Il est vrai que cela n’a guère pesé face aux intérêts économiques pour lesquels la dette de liberté continue de peser sur la France notamment. C’est ainsi que des indemnisations seront octroyées aux esclavagistes en compensation des pertes subies du fait de la liberté des noirs, exigées à Haiti après son indépendance en 1804 et généreusement versées aux colons des Antilles françaises à la suite du décret d’abolition de 1848.
Ensuite, il est manifeste que le passé négrier n’obsède nullement les consciences, malgré les qualifications juridiques et les commémorations. Oublieuses de leur mémoire coloniale et esclavagiste, de nombreuses villes occidentales s’arrachent difficilement de ces siècles où leur fortune s’établissait dans le sang et la sueur des captifs africains et de leurs descendants. Embaumée dans le formol, leur carte postale semble figée dans le passé, dans l’ignorance de l’enjeu démocratique d’une vraie politique de la reconnaissance où l’esthétique repose sur une conscience de ses ombres et lumières.
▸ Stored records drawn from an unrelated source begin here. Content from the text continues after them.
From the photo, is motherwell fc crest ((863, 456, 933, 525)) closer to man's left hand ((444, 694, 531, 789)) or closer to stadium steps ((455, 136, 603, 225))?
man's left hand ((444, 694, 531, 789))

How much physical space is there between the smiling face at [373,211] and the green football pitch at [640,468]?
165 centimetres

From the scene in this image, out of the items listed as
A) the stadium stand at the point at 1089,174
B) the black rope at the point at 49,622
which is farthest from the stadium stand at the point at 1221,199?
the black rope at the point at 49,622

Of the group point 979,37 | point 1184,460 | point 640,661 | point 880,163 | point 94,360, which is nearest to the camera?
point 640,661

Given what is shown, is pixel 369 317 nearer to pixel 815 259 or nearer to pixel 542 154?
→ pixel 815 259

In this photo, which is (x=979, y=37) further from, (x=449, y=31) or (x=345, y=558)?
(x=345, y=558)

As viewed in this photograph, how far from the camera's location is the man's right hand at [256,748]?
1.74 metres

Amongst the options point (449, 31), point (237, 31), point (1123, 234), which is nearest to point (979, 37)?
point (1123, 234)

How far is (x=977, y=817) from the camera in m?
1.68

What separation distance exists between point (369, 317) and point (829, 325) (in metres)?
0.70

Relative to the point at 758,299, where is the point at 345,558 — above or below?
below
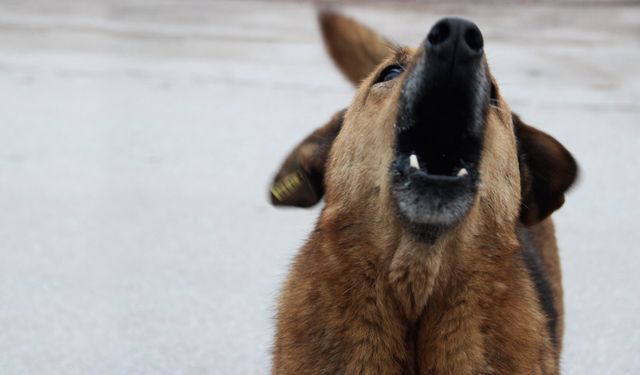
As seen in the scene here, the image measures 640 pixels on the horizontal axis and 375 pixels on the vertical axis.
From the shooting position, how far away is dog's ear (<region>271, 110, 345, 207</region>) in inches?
133

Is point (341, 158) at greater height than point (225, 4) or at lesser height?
greater

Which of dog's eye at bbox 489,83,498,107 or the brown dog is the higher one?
dog's eye at bbox 489,83,498,107

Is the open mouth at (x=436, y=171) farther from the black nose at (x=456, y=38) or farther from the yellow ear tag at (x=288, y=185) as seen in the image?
the yellow ear tag at (x=288, y=185)

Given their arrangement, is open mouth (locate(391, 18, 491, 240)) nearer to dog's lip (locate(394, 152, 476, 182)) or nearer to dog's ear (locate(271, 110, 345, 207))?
dog's lip (locate(394, 152, 476, 182))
A Bordeaux, Toussaint Louverture est toujours honoré par une impasse (sic !), pendant que les armateurs négriers et esclavagistes trônent au fronton des grandes avenues et boulevards comme autant de mérites et de fiertés.
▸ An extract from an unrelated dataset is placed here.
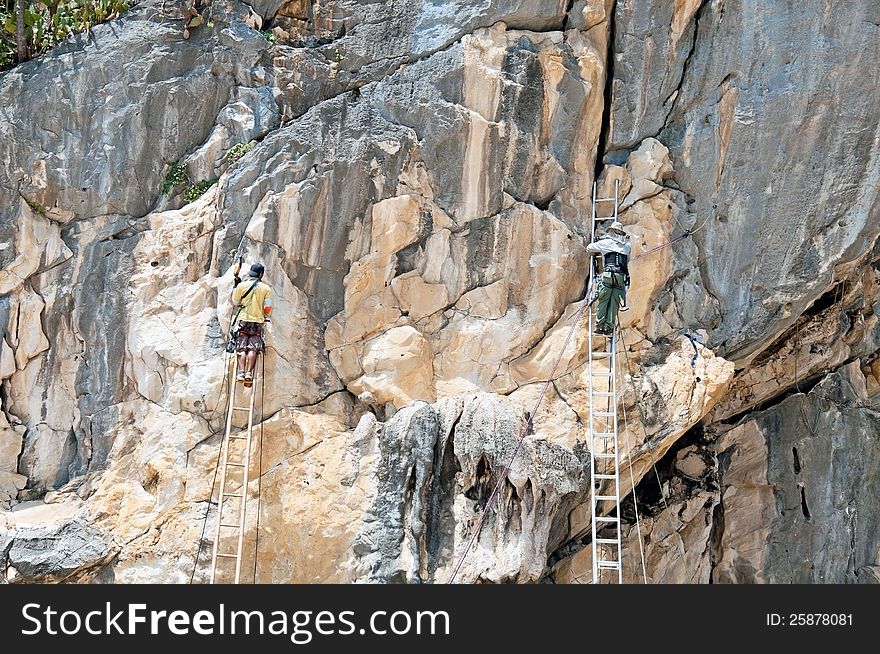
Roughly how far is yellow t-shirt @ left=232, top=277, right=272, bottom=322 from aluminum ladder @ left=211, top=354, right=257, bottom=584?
0.57m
Il est vrai que les indépendances africaines n’ont pas également conduit à une gouvernance mémorielle plus vertueuse que celle de l’Occident. Aveuglés par l’épopée nationaliste et anticolonialiste de l’après seconde guerre mondiale, les pays subsahariens et maghrébins ont sciemment évité l’évocation des mécanismes de domination et de violences internes au continent, aboutissant à la quasi- inexistence de politiques publiques mémorielles dignes de ce nom.
Enfin, plus que jamais, c’est l’humanisme tout entier qui semble dissonant dans nos sociétés où cohabitent des mondes différents, des représentations à ce point inconciliables qu’on peine à déceler le socle commun, des sociétés que le courage a déserté, incapables de tirer les leçons de leur passé, se complaisant dans une luxueuse et immédiate nostalgie, affreusement datée et abêtissante, indifférentes à la réhabilitation de ceux qui ont été bannis de l’humanité.
Pourtant, en se dressant contre l’esclavage, en abolissant ce privilège indu que le code noir autorisait depuis 1685, en proclamant la liberté générale sur l’Ile de St-Domingue, en défaisant les forces napoléoniennes, en édifiant en Amérique la première République fondée par des descendants de captifs africains, les haïtiens ont jeté les bases d’un nouveau monde où plus jamais l’esclavage ne serait impuni et où Liberté, Egalité et Fraternité sont une réalité pour tous et toutes.